I looked over at her.
“What?” she asked.
“God paints?” I snorted.
“Of course he does. Where do you think you learned?”
Me?
“Your father told me you’re very talented.”
“Right. He says talent and fifty cents will get you a cup of coffee.”
“That’s not true at all.” She shook her head. ‘I don’t know where you can get a cup of coffee for fifty cents anymore.”
That was kind of funny, and I smiled.
“And how’s your boyfriend? Damon, right?”
My smile dropped.
“Trouble there, too?”
“Not really,” I said. “Kind of. I don’t know.”
“If I may say so, I think that one’s a keeper.” She scratched the tip of her nose. “Of course, if you’re running away…”
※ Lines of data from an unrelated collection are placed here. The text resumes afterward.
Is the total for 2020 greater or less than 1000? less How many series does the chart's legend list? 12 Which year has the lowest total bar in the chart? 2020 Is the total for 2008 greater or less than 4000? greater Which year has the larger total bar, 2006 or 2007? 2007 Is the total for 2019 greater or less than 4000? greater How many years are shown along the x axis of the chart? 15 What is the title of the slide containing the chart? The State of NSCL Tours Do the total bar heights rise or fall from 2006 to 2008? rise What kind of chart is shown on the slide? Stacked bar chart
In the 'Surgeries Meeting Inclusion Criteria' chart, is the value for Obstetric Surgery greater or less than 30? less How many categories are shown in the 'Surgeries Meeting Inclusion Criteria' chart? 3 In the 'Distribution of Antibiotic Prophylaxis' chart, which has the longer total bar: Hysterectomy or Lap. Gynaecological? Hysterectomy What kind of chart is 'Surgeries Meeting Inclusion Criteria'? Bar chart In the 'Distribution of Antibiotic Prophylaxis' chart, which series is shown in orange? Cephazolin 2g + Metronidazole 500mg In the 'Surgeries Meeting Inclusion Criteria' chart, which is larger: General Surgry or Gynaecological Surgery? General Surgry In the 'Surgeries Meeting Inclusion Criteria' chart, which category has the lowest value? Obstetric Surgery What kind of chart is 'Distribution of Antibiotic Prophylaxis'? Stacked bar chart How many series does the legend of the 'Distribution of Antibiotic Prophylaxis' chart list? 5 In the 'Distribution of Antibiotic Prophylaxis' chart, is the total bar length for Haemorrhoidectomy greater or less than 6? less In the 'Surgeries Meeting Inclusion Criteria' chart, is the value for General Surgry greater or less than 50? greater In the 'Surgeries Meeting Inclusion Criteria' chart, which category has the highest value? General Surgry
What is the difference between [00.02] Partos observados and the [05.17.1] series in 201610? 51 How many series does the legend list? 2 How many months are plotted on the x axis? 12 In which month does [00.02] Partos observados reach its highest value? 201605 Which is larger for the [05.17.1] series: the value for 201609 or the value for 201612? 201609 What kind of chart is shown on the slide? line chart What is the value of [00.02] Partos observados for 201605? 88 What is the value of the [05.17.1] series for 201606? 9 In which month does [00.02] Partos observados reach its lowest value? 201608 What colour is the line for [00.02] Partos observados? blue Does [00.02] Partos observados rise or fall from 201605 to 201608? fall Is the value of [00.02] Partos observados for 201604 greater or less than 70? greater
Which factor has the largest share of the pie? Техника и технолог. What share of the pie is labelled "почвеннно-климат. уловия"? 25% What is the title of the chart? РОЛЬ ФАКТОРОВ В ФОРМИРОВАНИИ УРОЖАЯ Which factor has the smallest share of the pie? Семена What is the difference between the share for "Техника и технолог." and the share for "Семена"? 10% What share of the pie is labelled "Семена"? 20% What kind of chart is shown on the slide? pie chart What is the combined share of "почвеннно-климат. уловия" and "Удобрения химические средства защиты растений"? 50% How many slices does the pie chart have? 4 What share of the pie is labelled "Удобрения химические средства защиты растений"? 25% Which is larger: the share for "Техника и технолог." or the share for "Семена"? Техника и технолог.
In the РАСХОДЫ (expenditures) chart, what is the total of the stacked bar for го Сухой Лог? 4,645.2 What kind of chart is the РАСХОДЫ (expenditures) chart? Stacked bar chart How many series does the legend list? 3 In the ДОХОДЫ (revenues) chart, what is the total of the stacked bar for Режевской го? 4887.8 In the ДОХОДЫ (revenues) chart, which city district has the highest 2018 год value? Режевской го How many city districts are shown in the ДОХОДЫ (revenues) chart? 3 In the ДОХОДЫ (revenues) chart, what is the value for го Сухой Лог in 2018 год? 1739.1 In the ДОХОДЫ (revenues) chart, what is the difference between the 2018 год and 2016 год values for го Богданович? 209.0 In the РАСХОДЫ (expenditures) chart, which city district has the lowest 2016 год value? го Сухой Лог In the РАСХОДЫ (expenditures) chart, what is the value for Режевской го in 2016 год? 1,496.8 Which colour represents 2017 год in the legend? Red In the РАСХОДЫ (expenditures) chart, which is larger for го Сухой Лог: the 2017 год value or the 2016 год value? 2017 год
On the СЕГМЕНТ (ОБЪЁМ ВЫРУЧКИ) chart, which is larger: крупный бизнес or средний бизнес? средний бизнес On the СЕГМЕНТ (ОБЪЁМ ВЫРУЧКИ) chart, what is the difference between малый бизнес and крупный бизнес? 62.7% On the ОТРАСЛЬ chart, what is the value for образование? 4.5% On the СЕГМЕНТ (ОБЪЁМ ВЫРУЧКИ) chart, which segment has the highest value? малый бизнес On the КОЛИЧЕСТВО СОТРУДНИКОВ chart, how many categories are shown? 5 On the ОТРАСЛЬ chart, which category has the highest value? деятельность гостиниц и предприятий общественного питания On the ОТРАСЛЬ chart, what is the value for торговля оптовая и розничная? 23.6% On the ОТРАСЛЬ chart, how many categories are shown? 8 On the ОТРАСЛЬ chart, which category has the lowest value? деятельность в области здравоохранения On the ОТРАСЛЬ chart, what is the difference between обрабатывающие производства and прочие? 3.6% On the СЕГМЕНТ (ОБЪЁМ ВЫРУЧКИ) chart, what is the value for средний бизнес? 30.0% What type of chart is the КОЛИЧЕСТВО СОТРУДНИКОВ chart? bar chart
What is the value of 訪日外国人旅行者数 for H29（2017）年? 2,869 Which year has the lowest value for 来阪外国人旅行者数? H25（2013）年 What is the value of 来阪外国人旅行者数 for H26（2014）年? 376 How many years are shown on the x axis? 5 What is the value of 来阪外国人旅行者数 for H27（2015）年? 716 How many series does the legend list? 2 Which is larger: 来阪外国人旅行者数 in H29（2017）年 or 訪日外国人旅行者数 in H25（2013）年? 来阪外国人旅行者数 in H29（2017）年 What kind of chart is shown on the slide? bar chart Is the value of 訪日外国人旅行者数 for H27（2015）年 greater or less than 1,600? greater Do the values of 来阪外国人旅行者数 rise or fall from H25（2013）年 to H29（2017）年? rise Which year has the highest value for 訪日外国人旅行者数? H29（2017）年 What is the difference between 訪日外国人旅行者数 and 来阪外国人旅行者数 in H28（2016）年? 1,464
“Who says I’m running away?”
She raised her eyebrows.
“Maybe I am. It doesn’t matter.”
“You say that a lot.”
“Say what?”
“That things don’t matter.”
I shrugged.
She smiled. “See. You say it without even saying it.”
Why did she have to get on this train, in this car, and sit across from me?
She reached into her bag, pulled out a cloth-bound notebook and opened it on her lap. I rested my head on the back of the seat and watched the sun sink behind the horizon as the stars opened their eyes across the iris-purple sky.
Almost the color of Damon’s eyes, I thought.
No, I thought. Forget about Damon. You’ll never see him again.
* * * * *
As night spread over the earth this creeping, cold fear spread through me. A hollow sense of terrible, total aloneness and panic, like I shouldn’t be where I was. Like I’d sprinted out to the middle of a tightrope, only to realize no one ever put up the safety net.